Morgane LELUC jeune chercheuse a étudié les origines du graffiti en France: le terrain vague de la chapelle.
Comment étudie-t-on un lieu mythique entre vrai et vraisemblable ? Et que peut-on savoir sur un art alors (encore ?) à venir ?
Entretien avec Franck Senaud. Janvier 2016
FS: Comment procède-t-on pour écrire sur cette mémoire du graffiti ?
ML: Il faut commencer par reprendre tout ce que l’on a pu trouver dans les écrits, même une toute petite suggestion ou une vague évocation, concernant le sujet. C’est à ce moment que tu te félicites des notes que tu as prises, même en pensant qu’elle ne te serviraient jamais.
Puis définir les bornes spatio-temporelles : prendre plus larges, pour parvenir à saisir le contexte d’émergence et les éventuelles influence postérieures au sujet.
Ça, c’est le plus simple : il suffit d’avoir assez de temps devant toi pour essayer de n’oublier aucun ouvrage.
Puis plus tu trouves d’infos, plus des questions se posent. C’est le principe de la recherche, je pense : en cherchant des informations ou des réponses à une question, tu en fait émerger 10 de plus. De celles-ci en découlent 10 encore, etc. Arrive donc un moment (frustrant) où tu dois te contraindre à restreindre les points que tu vas creuser. C’est aussi le moment où tu axes ta réflexion, et où ton travail devient personnel : par exemple, j’ai choisi de l’axer pas mal sur des réflexions sociologiques, ça aurait pu tout aussi bien être sur l’économie ou l’historiographie, ou sur une analyse formaliste pure, ou uniquement replacer des faits historiques
FS:
Faire la part de la légende et du réel ?
ML:
Je ne pense pas qu’il soit possible, concrètement, de faire la part des deux.
Tu as deux type de sources de premières main, sur lesquelles t’appuyer pour baser et étayer tes théories, ce sont les infos tangibles (dates, photos, documents administratifs) et les entretiens que tu as eu la chance de réaliser avec les acteurs. Si le premier point est irréfutable, le second l’est toujours, puisque l’on parle d’un souvenir personnel et d’un ressentis de la part des acteurs. Il faut donc comparer les témoignages, pour voir les points communs, et ceux sur lesquels se basent les désaccords: là c’est intéressant, car ces désaccords sont souvent le reflets d’une volonté de mythification d’un évènement ou d’un personnage, et c’est donc parlant sur plein de choses. Là encore, si tu creuses, tu trouve matière à réflexion.
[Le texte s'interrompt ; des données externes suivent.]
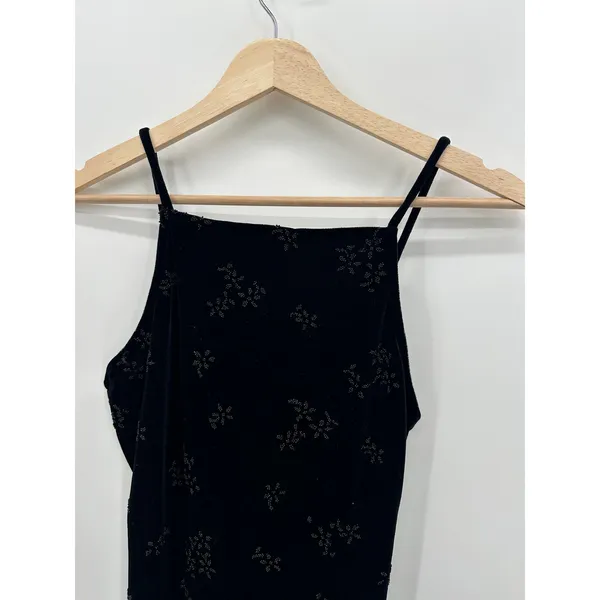 All That Jazz‎ Womens Bodycon Velvet Y2K Dress Size S Whimsigoth HOCO Dark Fairy - Image 3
Mais de toute manière, cette légende participe à la compréhension du sujet: quand bien même l’Histoire a-t-elle été embellie, on comprend que c’est parce que le terrain a réellement une importance fondamentale dans l’histoire du graffiti français et européen.
Par cette mythification, les acteurs assoient la place que le terrain a occupé dans l’histoire du graff, puisqu’il ne peuvent ou ne veulent pas le faire par des moyens plus traditionnels (comme l’écriture d’un bouquin, par ex.
FS:
Est-ce que le terrain existe toujours ?
ML:
Le terrain n’existe plus, c’est aujourd’hui un centre de tri postal qui occupe la place. Il a été progressivement abandonné à partir de 1988-1989, suite au départ de plusieurs figures phare du terrain, de l’arrivée d’un public de moins en moins initié, de différents heurts internes aux habitués, et des descentes de flics de plus en plus régulières. Puis vers le milieu des années 1990, le centre a été construit.
FS:
Sur quels documents t'appuies-tu ?
ML:
Tous les documents que j’ai utilisés sont dans mes annexes : ma bibliographie et filmographie (qui contrairement à ce que l’on peut croire, représente facilement la moitié du travail de recherche, car les bouquins sont introuvables en bibliothèques publiques, excessivement chers, ou simplement en tirages limités et dans des collections particulières). J’ai écumé les archives photographiques, sans grand résultats. Sinon, ce sont des témoignages (très peu comme tu as peu le voir, mais ils ont été très généreux en infos, et surtout j’en parlais beaucoup avec Mathieu et Fred (Sowat et Lek). Fred habitait juste à côté, et les deux connaissent l’histoire du terrain, ou au moins une partie, et en tout cas son mythe, et m’ont beaucoup aidé sur certains points que je trouvais bancals).
Si j’avais eu plus de temps (en 8 mois c’est compliqué de tout regarder), j’aurais surement orienté mes recherches vers les différentes sources journalistiques et surtout, surtout, celles de la police.